__Records from a data source__:

◆ ◆ ◆ ◆ ◆ ◆ ◆

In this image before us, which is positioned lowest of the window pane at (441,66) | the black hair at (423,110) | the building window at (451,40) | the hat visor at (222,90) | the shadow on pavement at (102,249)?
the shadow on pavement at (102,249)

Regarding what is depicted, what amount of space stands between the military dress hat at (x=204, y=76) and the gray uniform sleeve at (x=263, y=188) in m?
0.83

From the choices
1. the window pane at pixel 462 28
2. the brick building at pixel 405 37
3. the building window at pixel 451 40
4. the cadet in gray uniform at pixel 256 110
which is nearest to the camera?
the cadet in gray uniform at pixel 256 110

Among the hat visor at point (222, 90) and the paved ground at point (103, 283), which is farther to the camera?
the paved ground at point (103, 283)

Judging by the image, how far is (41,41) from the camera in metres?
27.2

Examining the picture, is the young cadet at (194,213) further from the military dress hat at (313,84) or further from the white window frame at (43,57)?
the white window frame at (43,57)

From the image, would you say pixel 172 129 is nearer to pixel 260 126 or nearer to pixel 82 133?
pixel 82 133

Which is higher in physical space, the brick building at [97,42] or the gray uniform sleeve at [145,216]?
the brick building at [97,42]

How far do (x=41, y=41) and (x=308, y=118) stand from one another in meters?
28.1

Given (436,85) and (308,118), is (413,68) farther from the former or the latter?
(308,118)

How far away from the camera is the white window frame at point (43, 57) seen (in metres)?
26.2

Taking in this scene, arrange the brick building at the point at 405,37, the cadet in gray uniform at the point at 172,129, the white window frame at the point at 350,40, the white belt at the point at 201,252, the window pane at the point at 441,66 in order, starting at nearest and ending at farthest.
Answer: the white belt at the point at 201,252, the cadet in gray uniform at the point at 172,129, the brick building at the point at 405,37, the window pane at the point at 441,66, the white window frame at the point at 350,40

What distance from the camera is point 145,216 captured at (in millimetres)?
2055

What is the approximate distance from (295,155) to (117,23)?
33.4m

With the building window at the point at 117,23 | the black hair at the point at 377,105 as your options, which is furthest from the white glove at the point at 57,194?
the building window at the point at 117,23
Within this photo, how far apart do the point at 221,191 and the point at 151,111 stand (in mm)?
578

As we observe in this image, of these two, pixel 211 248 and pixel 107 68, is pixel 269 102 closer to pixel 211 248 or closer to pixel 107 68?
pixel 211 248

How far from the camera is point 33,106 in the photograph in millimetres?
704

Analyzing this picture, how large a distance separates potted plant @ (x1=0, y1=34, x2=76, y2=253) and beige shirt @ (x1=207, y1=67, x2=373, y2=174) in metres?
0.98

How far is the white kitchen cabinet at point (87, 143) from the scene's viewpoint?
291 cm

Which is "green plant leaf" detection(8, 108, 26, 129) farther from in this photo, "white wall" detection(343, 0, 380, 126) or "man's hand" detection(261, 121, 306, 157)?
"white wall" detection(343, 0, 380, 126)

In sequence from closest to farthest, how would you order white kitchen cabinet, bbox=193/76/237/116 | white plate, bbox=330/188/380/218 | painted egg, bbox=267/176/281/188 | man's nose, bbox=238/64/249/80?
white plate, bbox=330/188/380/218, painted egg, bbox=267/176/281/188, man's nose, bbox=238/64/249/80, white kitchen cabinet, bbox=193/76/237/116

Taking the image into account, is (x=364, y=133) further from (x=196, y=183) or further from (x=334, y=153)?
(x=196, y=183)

◆ ◆ ◆ ◆ ◆ ◆ ◆

__YOUR INSTRUCTIONS__:
Copy out the lines starting at the one containing "What distance from" and ending with the last line of the entries. Include nothing else.

__SOLUTION BELOW__:
What distance from the camera is point 145,216 captured at (in millimetres)?
2055

What is the approximate distance from (295,155) to (117,23)?
33.4m

With the building window at the point at 117,23 | the black hair at the point at 377,105 as your options, which is furthest from the white glove at the point at 57,194?
the building window at the point at 117,23
Within this photo, how far apart do the point at 221,191 and the point at 151,111 stand (in mm)?
578

As we observe in this image, of these two, pixel 211 248 and pixel 107 68, is pixel 269 102 closer to pixel 211 248 or closer to pixel 107 68?
pixel 211 248

How far from the camera is point 33,106 in the photograph in millimetres?
704

Analyzing this picture, how large a distance separates potted plant @ (x1=0, y1=34, x2=76, y2=253) and beige shirt @ (x1=207, y1=67, x2=373, y2=174) in metres?
0.98

How far is the white kitchen cabinet at point (87, 143) from the scene's viewpoint?
291 cm

Which is "green plant leaf" detection(8, 108, 26, 129) farther from in this photo, "white wall" detection(343, 0, 380, 126) or "man's hand" detection(261, 121, 306, 157)?
"white wall" detection(343, 0, 380, 126)

In sequence from closest to farthest, how would you order white kitchen cabinet, bbox=193/76/237/116 | white plate, bbox=330/188/380/218 | painted egg, bbox=267/176/281/188 | man's nose, bbox=238/64/249/80?
white plate, bbox=330/188/380/218, painted egg, bbox=267/176/281/188, man's nose, bbox=238/64/249/80, white kitchen cabinet, bbox=193/76/237/116

Taking the image into account, is (x=364, y=133) further from (x=196, y=183) or further from (x=334, y=153)?
(x=196, y=183)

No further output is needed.